Collected data entries
.....
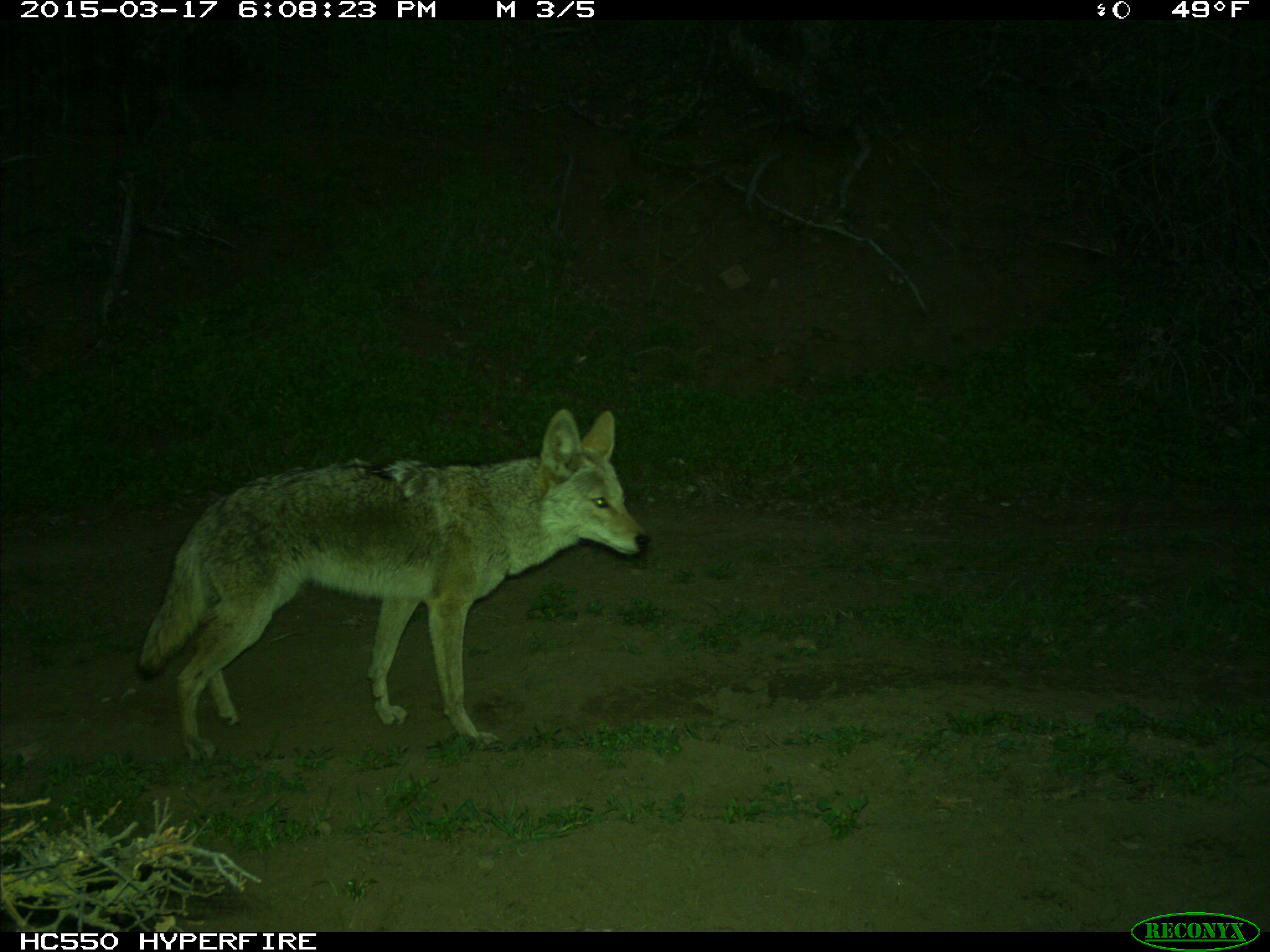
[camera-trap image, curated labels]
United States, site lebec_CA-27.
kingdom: Animalia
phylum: Chordata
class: Mammalia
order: Carnivora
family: Canidae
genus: Canis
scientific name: Canis latrans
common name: coyote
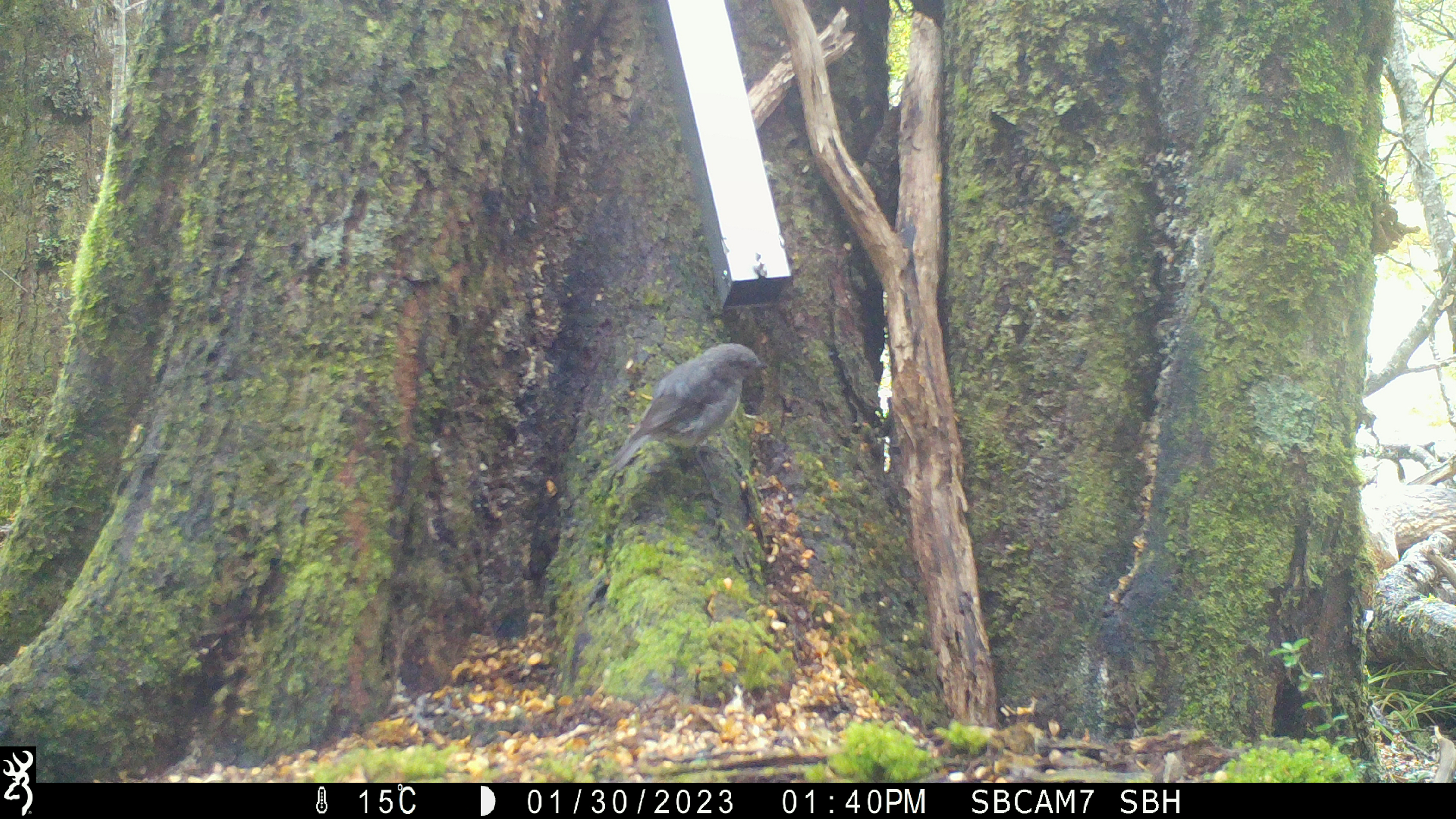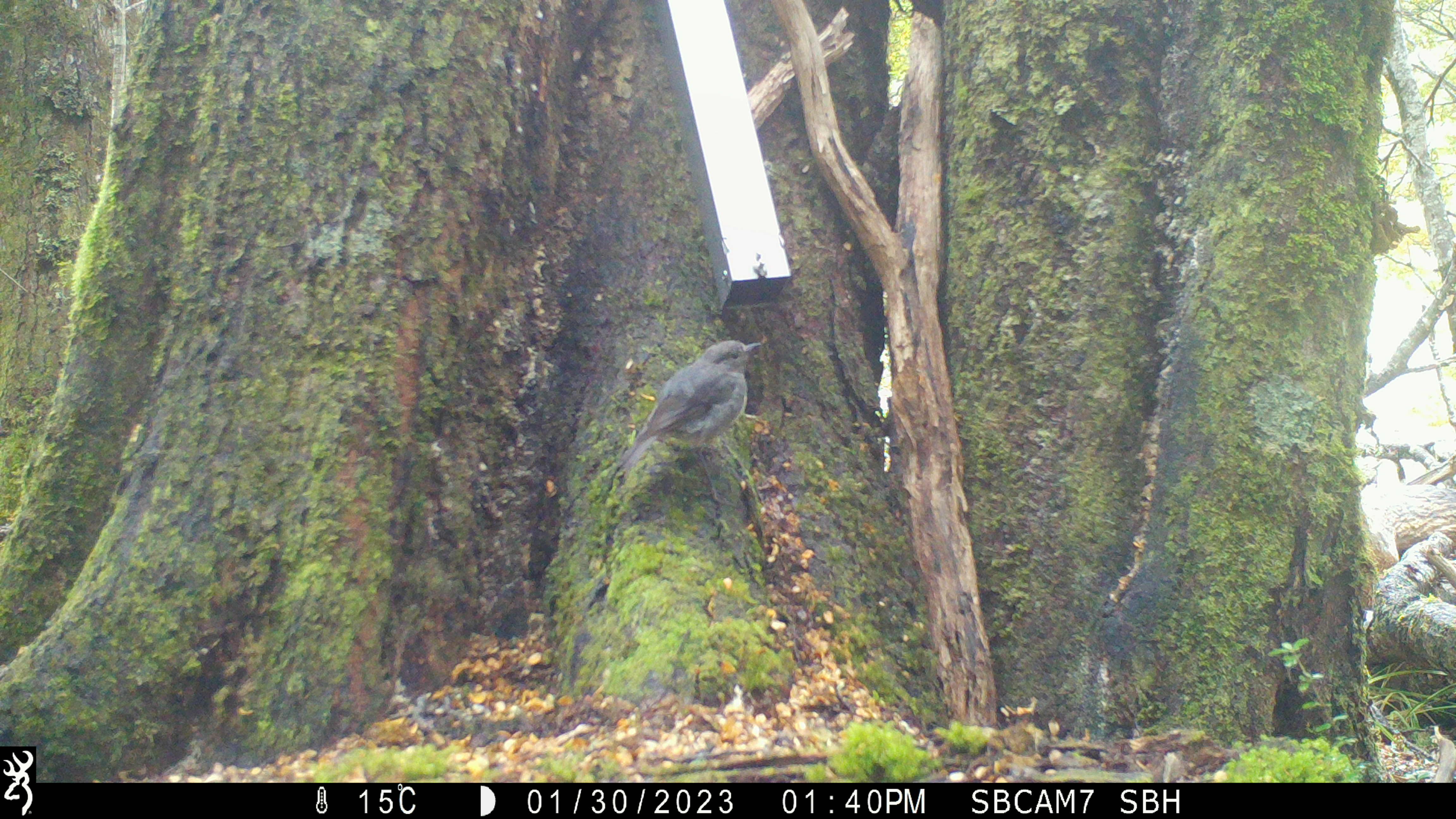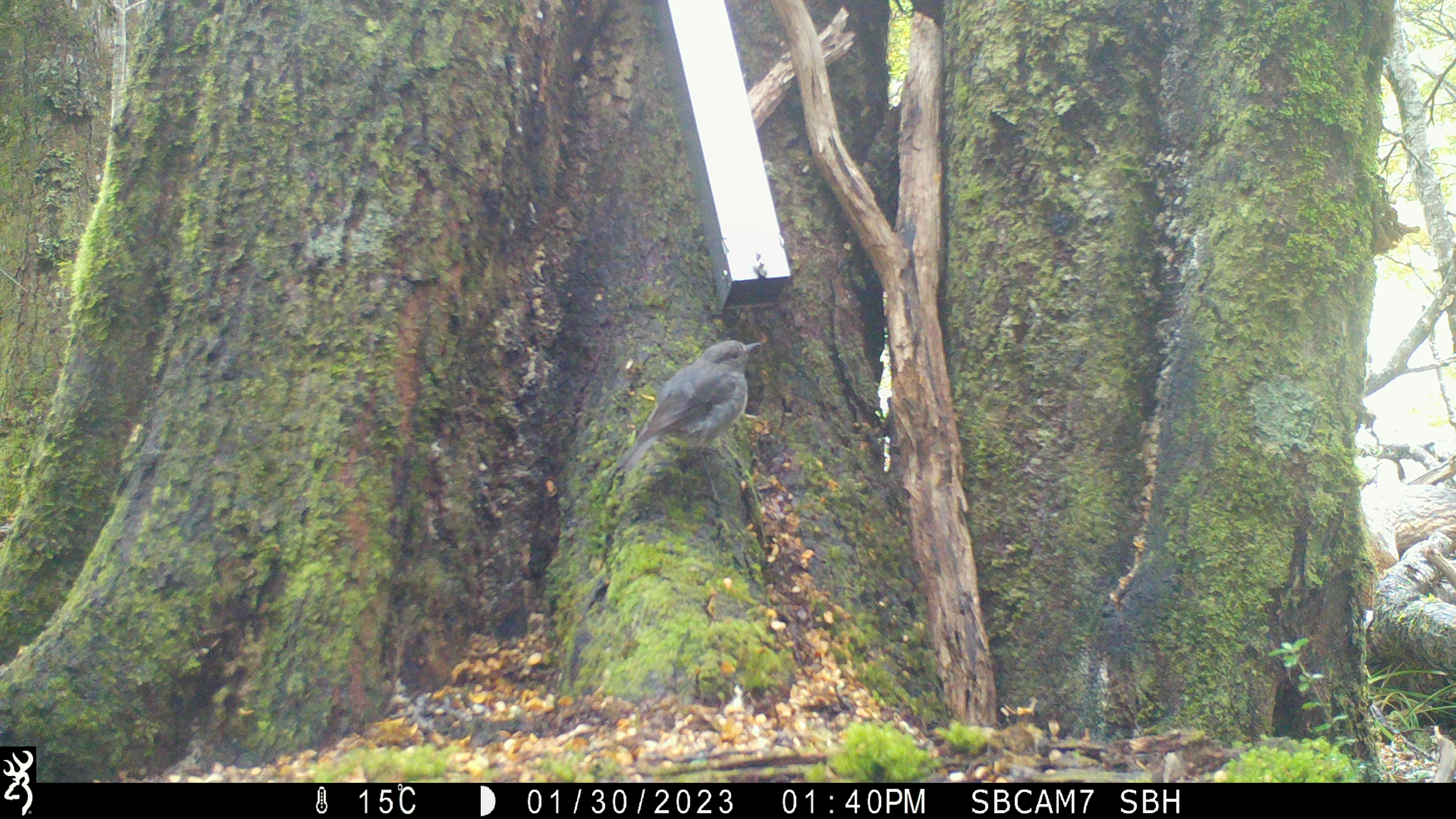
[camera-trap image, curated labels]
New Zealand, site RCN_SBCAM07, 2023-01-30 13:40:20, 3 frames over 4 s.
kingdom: Animalia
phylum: Chordata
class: Aves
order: Passeriformes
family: Petroicidae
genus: Petroica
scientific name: Petroica australis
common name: new zealand robin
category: robin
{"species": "robin (new zealand robin) (Petroica australis)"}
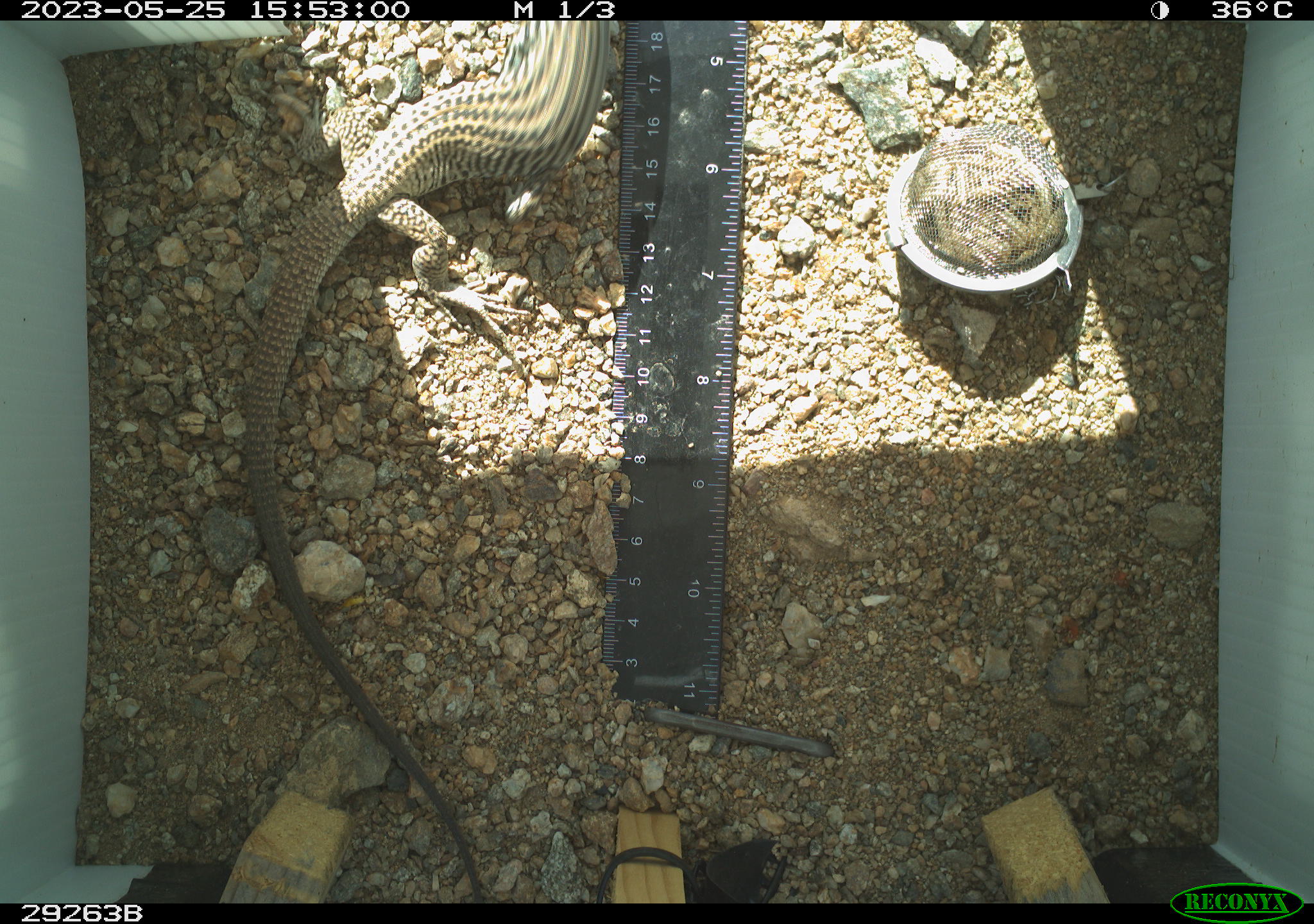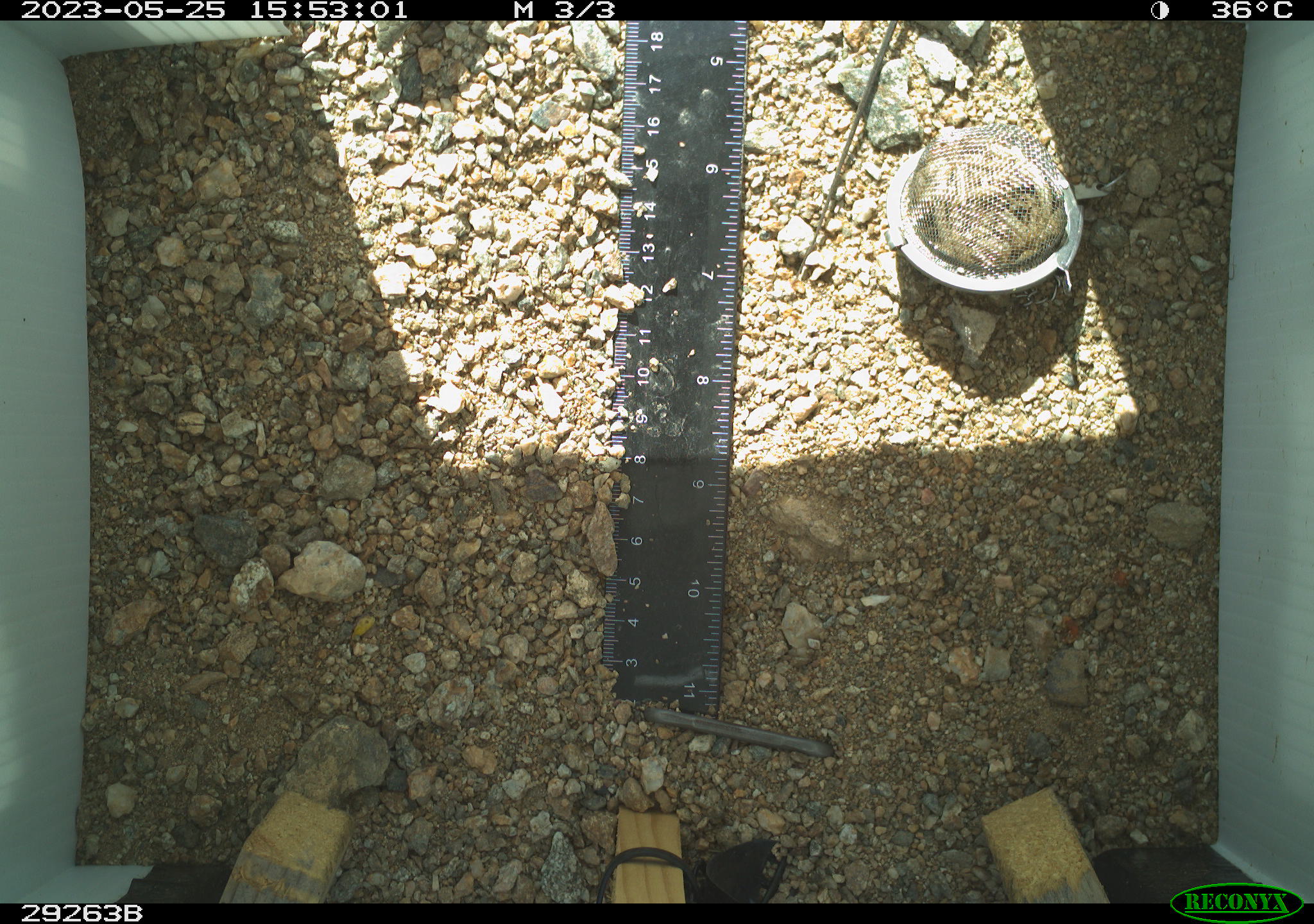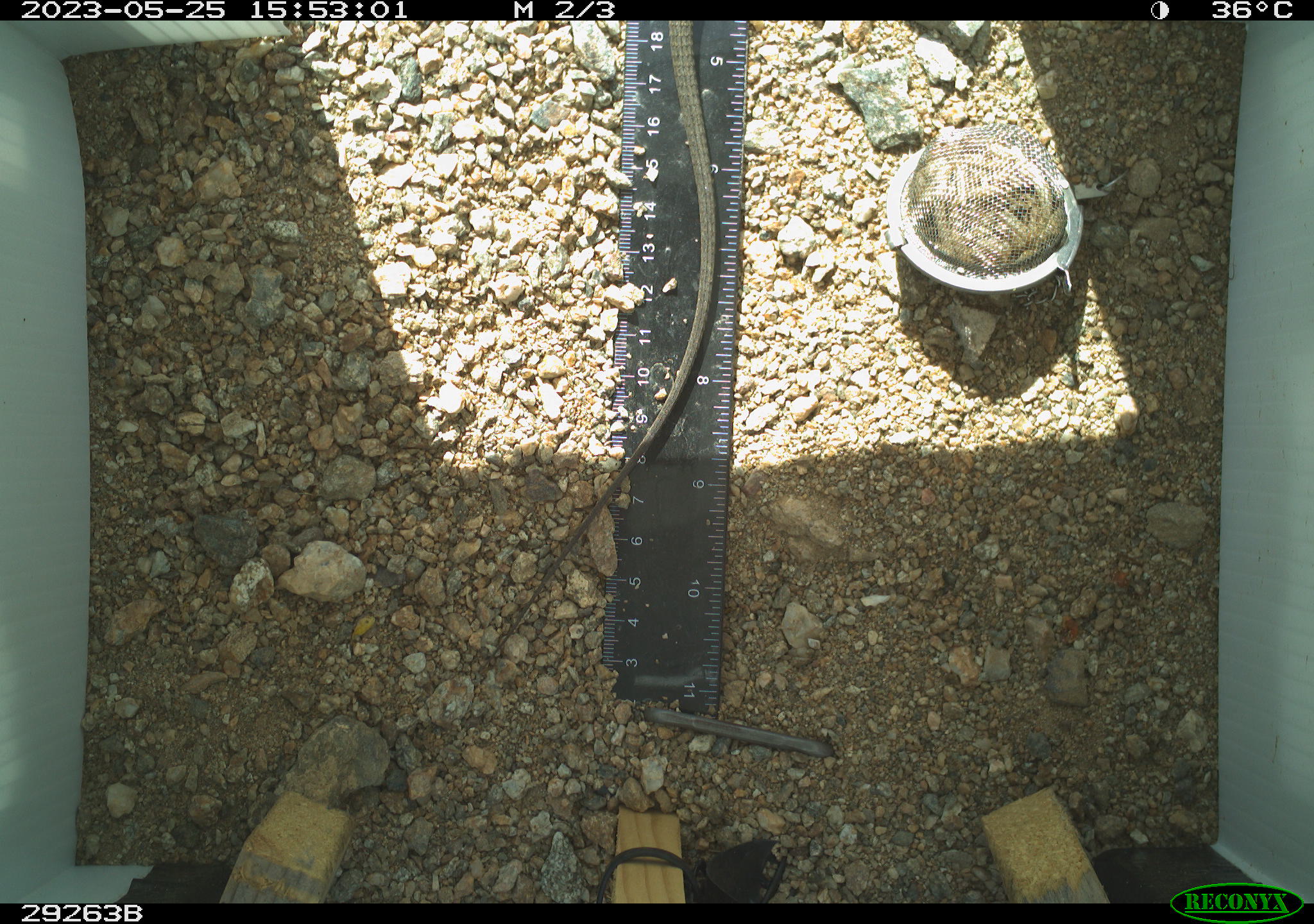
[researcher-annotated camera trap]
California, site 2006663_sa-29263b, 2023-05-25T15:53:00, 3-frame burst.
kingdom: Animalia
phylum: Chordata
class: Reptilia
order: Squamata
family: Teiidae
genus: Aspidoscelis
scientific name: Aspidoscelis tigris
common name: western whiptail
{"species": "western whiptail (Aspidoscelis tigris)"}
.....
■ **Task item**: Using the data above, set down each line from the line with "order: Carnivora" to the line with "class: Reptilia" exactly, both ends included, and leave the pictures behind. Nothing else belongs.

■ **Response area**:
order: Carnivora
family: Canidae
genus: Canis
scientific name: Canis latrans
common name: coyote
[camera-trap image, curated labels]
New Zealand, site RCN_SBCAM07, 2023-01-30 13:40:20, 3 frames over 4 s.
kingdom: Animalia
phylum: Chordata
class: Aves
order: Passeriformes
family: Petroicidae
genus: Petroica
scientific name: Petroica australis
common name: new zealand robin
category: robin
{"species": "robin (new zealand robin) (Petroica australis)"}
[researcher-annotated camera trap]
California, site 2006663_sa-29263b, 2023-05-25T15:53:00, 3-frame burst.
kingdom: Animalia
phylum: Chordata
class: Reptilia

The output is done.